I enjoyed the book and initially thought of writing a review.  But before I did I looked at what was written on  The following review by “Graham” from Palo Alto on, published on July 4, 2008, covers most of what I thought.  I did laugh out loud a couple times.  Once I have been in Kazakhstan for a while I will ask some of the locals what they think of this book.

5 Star Review

This is a strange mixture of a travelogue and an anecdotal history of
Kazakhstan. Robbins characterizes Kazakhstan as an ancient country which has
been long forgotten in the West, and he seeks to rediscover the diversity of its
past and present.

He describes his travels from the wild steppes of the
central country, to the old capital at Almaty, to the nightclubs of the brash
new modern capital at Astana. As we travel, he provides interesting historical
side stories on the Kazakhstan exiles of Trotsky, Dostoyevsky and Solzhenitsyn;
on Sakharov’s witnessing of the first Soviet H-bomb tests; and on the horrific
forced labor camps of Stalin’s Gulag.

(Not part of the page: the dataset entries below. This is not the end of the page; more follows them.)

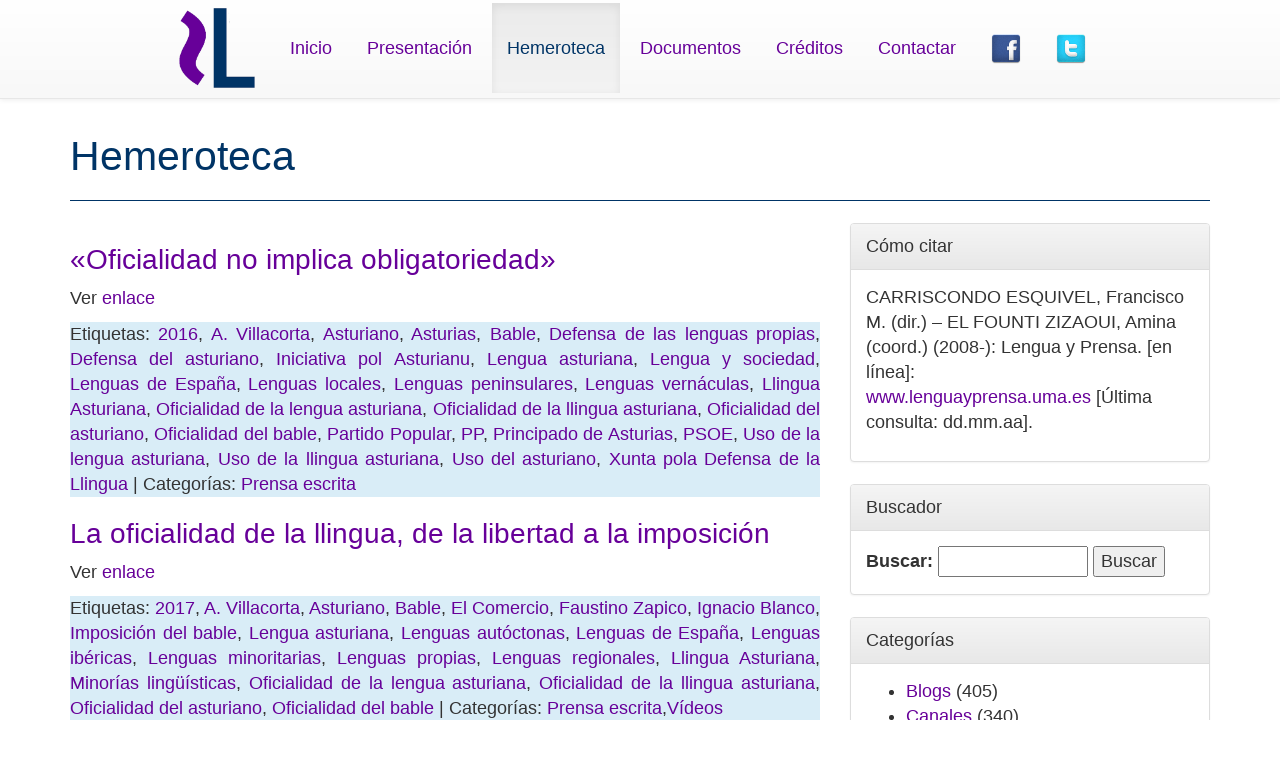

--- FILE ---
content_type: text/css
request_url: https://www.lenguayprensa.uma.es/archivo/wp-content/themes/wpbootstrap/style.css
body_size: 210
content:

@import url('../../../../css/bootstrap-min.css'); 
@import url('../../../../css/bootstrap-theme-min.css'); 
/*@import url('bootstrap/css/bootstrap-responsive.css'); */
@import url('../../../../css/mio.css');



--- FILE ---
content_type: text/plain
request_url: https://www.google-analytics.com/j/collect?v=1&_v=j102&a=972355095&t=pageview&_s=1&dl=https%3A%2F%2Fwww.lenguayprensa.uma.es%2Farchivo%2F%3Ftag%3Da-villacorta&ul=en-us%40posix&dt=Lengua%20y%20Prensa&sr=1280x720&vp=1280x720&_u=IEBAAEABAAAAACAAI~&jid=542039679&gjid=1402592660&cid=476493774.1768094400&tid=UA-22431123-3&_gid=771988819.1768094400&_r=1&_slc=1&z=1017200319
body_size: -452
content:
2,cG-S95KN06JRP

He also recounts many other fragments of
its history, not least that indeed “apples are from Kazakhstan”.

As part of his visit, Robbins had multiple interviews with President Nazarbayev and was
allowed to travel with him during a tour of some of Kazakhstan’s remoter areas.
Nazarbayev’s quoted reminiscences are interesting, especially around the fall of
the Soviet Union and the birth of independent Kazakhstan (although like all
politician’s memoirs, his words should probably be read cautiously). Robbins has
clearly benefited from Nazarbayev’s help and in return he is notably delicate in
addressing potentially awkward issues. There have been allegations of
significant high level corruption in Kazakhstan and of the forcible discouraging
of political opposition, but these are not topics that Robbins dwells on.

On the plus side, Robbins has clearly fallen in love with Kazakhstan and
he paints a broadly sympathetic picture of a country that has a difficult past,
a beautiful but often barren landscape, a climate of hot summers and extreme
winters. He presents a country which is relatively tolerant and, with the
benefit of oil wealth, is growing prosperous and (by the standards of the
region) relatively open.

This is more of a travelogue than a deep history or social analysis, but I found it consistently interesting and educational, and often amusing.